- Given task a -
In the records, change "detector" to "scanner" and rewrite the lines from the one with "this 225×300 image." up to and including the one with "corroded metal debris [0, 92, 225, 298]", keeping everything else the same.

— Start of Selected text —

# Bang Bang Shrimp Recipe



## PBHEMP (May 11, 2006)

Does anyone have a recipe for Bang Bang Shrimp that is similar to what Bone Fish Grill serves?  Thanks


----------



## IcyMist (May 11, 2006)

*Is this what you are looking for?*

*BANG BANG SHRIMP - BONEFISH GRILL*

1/2 cup mayonnaise 
1/4 cup Thai Sweet Chili Sauce
a few drops of Sriracha Hot Chili Sauce

Mix the above to make the sauce.

1 pound of shelled and deveined shrimp
Dry cornstarch to cost the shrimp in

Deep fat fry the shrimp until lighty brown.

Drain on paper towel, put in a bowl and coat with
the sauce. 

Serve in a lettuce lined bowl, top with 
chopped scallions. Enjoy!!!!!​


----------



## QSis (May 12, 2006)

That looks GREAT!  I think.

Can you describe the taste of the Thai Sweet Chili Sauce?  Does it taste like regular old chili sauce that you would use to make cocktail sauce?  Sorta?

Lee


----------



## IcyMist (May 12, 2006)

— End of Selected text —
— Start of Provided records —

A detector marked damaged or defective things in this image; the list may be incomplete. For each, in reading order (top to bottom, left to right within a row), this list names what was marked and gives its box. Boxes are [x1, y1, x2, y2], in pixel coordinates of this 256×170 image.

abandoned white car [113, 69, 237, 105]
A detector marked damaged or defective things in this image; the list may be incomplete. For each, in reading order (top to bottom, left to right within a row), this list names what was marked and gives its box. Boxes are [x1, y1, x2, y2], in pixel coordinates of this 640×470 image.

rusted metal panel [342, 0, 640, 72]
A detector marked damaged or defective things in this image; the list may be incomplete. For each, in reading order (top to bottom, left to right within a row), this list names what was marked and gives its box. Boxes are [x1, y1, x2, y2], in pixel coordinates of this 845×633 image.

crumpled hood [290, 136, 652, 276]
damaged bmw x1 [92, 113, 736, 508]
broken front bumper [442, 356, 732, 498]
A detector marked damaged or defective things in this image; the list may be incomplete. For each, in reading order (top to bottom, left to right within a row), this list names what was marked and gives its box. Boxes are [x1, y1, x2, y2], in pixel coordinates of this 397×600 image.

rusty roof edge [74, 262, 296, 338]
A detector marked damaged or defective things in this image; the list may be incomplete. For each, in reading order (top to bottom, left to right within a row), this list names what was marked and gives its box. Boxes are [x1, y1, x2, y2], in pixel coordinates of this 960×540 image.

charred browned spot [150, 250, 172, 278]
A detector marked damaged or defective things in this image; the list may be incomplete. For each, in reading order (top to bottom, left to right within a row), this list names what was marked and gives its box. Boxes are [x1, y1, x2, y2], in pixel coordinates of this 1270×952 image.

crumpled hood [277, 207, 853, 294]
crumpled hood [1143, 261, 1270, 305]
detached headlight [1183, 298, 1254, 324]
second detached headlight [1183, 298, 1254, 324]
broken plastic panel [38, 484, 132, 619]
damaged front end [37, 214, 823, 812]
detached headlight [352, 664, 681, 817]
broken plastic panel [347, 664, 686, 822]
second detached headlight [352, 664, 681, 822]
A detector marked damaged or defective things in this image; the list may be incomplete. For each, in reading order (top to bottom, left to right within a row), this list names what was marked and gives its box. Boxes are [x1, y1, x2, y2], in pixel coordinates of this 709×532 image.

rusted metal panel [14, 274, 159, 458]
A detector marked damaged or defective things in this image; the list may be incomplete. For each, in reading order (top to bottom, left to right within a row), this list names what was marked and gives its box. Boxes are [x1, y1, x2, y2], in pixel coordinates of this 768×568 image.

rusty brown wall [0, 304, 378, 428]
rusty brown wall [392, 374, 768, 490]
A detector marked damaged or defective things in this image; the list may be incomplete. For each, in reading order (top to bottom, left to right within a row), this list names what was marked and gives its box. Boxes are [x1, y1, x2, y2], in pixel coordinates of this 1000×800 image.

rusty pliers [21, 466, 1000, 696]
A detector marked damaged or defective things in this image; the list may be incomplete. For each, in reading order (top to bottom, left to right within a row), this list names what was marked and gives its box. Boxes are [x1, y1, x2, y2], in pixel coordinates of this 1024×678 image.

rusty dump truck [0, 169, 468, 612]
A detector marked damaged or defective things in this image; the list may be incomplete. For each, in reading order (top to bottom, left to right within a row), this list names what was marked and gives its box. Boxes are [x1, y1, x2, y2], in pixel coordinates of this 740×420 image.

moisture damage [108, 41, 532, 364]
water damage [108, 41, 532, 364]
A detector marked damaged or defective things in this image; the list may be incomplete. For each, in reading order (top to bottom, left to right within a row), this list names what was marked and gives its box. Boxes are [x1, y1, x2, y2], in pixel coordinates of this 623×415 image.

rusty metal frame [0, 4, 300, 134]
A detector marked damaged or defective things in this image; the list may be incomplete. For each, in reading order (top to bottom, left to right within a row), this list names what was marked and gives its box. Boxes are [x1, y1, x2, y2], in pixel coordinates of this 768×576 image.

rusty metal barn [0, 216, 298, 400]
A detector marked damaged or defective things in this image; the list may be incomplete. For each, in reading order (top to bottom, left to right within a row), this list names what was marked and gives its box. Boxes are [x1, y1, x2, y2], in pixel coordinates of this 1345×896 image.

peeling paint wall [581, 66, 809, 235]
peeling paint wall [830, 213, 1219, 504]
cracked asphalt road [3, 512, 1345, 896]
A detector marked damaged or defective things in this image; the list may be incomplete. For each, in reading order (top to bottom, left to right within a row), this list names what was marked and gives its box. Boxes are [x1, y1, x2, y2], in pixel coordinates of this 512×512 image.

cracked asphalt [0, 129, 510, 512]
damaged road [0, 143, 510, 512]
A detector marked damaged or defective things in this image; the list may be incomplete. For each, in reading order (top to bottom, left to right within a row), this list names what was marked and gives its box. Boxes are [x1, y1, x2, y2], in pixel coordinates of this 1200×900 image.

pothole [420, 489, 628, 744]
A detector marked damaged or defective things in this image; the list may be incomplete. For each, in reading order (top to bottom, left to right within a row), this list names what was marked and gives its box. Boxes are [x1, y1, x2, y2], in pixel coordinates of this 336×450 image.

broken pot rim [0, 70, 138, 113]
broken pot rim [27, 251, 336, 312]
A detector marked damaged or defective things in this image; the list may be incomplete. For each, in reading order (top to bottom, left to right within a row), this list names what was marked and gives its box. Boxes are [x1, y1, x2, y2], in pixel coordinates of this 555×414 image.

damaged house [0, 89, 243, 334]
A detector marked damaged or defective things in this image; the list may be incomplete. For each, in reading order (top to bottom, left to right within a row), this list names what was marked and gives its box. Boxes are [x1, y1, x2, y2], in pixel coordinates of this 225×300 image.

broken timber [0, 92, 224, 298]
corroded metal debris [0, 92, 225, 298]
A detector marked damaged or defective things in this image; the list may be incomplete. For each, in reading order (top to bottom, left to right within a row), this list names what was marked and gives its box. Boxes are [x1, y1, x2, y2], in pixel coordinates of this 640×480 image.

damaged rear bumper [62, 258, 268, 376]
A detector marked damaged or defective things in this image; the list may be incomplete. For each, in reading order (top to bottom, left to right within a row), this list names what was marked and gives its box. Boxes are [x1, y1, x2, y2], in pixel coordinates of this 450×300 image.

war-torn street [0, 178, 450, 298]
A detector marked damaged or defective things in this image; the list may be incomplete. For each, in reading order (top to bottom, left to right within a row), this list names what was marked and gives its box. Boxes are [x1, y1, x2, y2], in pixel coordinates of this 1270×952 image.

— End of Provided records —

- Given task b -
What three ingredients does the Bang Bang Shrimp thread say to mix to make the sauce?

- Exercise output a -
A scanner marked damaged or defective things in this image; the list may be incomplete. For each, in reading order (top to bottom, left to right within a row), this list names what was marked and gives its box. Boxes are [x1, y1, x2, y2], in pixel coordinates of this 225×300 image.

broken timber [0, 92, 224, 298]
corroded metal debris [0, 92, 225, 298]

- Exercise output b -
1/2 cup mayonnaise, 1/4 cup Thai Sweet Chili Sauce, and a few drops of Sriracha Hot Chili Sauce.